Hellboy

Hellboy´Snowball in Hell´ – Für diesen Streifen bekam Steven Seagal im Film ´In & Out´ einen Oskar als bester Schauspieler. Wer Steven Seagal kennt und ´In & Out´ gesehen hat oder zumindest der englischen Sprache mächtig ist, wird nun hoffentlich schmunzeln, denn ´Snowball in Hell´ war wohl der beste Gag in Frank Oz´ Komödie von 1997.

Die wohl verwirrte Mehrheit der Leser kann ab hier wieder einsteigen: ´Snowball in Hell´ hat natürlich herzlich wenig mit ´Hellboy´ zu tun, aber was soll´s – eh man sich´s versieht, ist man schon mitten in der ´Hellboy´ Kritik angelangt, ohne dass der Host auch nur die geringste Anstrengung unternommen hätte, sich einen passenden Anfang für diesen Text auszudenken.
Doch nun endlich zum eigentlichen Thema: ´Hellboy´ ist ein echter Leckerbissen. Comicverfilmungen sind zugegebenermassen zur Zeit nicht gerade Mangelware in den Kinos. Nach ´Catwoman´ scheint mir aber ein so gelungener Film wie ´Hellboy´ gerade recht zu kommen, um die Reputation der Comicverfilmung nach dem felinen Desaster wiederherzustellen. (Nein, natürlich habe ich ´Catwoman´ nicht gesehen. Warum ich mir dann ein Urteil über den Film erlaube? Weil meine Schmähschriften nur auf diese Art unbeeinflusst, subjektiv und letztlich unabhängig bleiben.)

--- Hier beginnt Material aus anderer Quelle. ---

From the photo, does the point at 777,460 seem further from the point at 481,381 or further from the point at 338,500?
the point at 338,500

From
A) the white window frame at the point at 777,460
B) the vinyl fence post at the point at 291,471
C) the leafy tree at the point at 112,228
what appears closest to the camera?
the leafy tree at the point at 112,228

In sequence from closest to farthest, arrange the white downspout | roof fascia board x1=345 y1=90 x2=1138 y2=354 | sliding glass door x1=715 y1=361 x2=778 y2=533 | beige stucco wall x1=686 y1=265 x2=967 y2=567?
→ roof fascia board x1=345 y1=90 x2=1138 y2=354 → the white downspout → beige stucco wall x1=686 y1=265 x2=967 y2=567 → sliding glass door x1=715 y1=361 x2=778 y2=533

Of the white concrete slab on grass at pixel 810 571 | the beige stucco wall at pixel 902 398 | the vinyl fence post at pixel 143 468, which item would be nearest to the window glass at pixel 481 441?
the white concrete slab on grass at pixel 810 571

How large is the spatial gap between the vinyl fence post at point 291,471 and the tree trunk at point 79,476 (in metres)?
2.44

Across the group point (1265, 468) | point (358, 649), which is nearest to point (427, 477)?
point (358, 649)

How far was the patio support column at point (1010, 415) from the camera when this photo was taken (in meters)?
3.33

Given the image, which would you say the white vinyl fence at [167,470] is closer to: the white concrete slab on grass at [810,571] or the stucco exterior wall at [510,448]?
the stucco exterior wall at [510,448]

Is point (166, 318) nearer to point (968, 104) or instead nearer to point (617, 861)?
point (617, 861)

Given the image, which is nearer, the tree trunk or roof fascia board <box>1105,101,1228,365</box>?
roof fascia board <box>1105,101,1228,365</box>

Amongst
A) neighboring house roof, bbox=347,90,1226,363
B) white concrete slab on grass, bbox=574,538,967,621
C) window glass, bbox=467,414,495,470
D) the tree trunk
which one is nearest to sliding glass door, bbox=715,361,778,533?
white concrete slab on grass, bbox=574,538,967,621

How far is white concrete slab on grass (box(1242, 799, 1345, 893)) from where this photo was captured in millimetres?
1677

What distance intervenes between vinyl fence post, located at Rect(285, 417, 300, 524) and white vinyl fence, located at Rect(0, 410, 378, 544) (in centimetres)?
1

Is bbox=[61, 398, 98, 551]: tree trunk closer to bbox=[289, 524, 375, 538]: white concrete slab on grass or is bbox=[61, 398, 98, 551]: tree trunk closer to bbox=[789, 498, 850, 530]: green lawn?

Zwar muss ich einmal mehr gestehen, dass ich, wie bereits bei ´Harry Potter´, ´I Robot´ oder ´Passion of the Christ´ die literarische Vorlage nur vom Hörensagen kenne. Trotzdem wage ich zu behaupten, dass der Transfer von Mike Mignola´s Comic auf die Leinwand voll und ganz gelungen ist. Aus einleuchtendem Grund kann ich mir kein Urteil über die Authentizität von Aussehen und Charakter von Hauptfigur, Story und Hintergrund erlauben, als Film funktioniert das ganze jedoch einwandfrei und übertraf meine (hohen) Erwartungen sogar.
Fantasievoll, Lustig, spannend, düster, überraschend, ja sogar als charismatisch könnte man ´Hellboy´ bezeichnen. Dies ist vor allem der treffenden Besetzung des Hauptcharakters zu verdanken. Obwohl Ron Perlman schon seit Jahren eine feste Grösse im Fantasy- und Horrorgenre ist, scheint ´Hellboy´ der erste Film zu sein, dem er seinen persönlichen Stempel aufdrücken konnte (oder durfte). ´Red´ sprüht geradezu vor Witz, Charisma und vor allem Selbstironie und irgendwie hat man das Gefühl, dass Perlman nicht allzu tief unter den Schichten von Make up steckt und einen Heidenspass an seiner Rolle hat.
Natürlich ist der Film keine Charakterstudie sondern ein hervorragend gemachtes Fun-Movie, das über weite Strecken von der Präsenz des Hauptcharakters getragen wird. Denn was Story, Dramaturgie und Action betrifft, bietet ´Hellboy´ trotz einigen witzigen Einfällen nicht viel neues.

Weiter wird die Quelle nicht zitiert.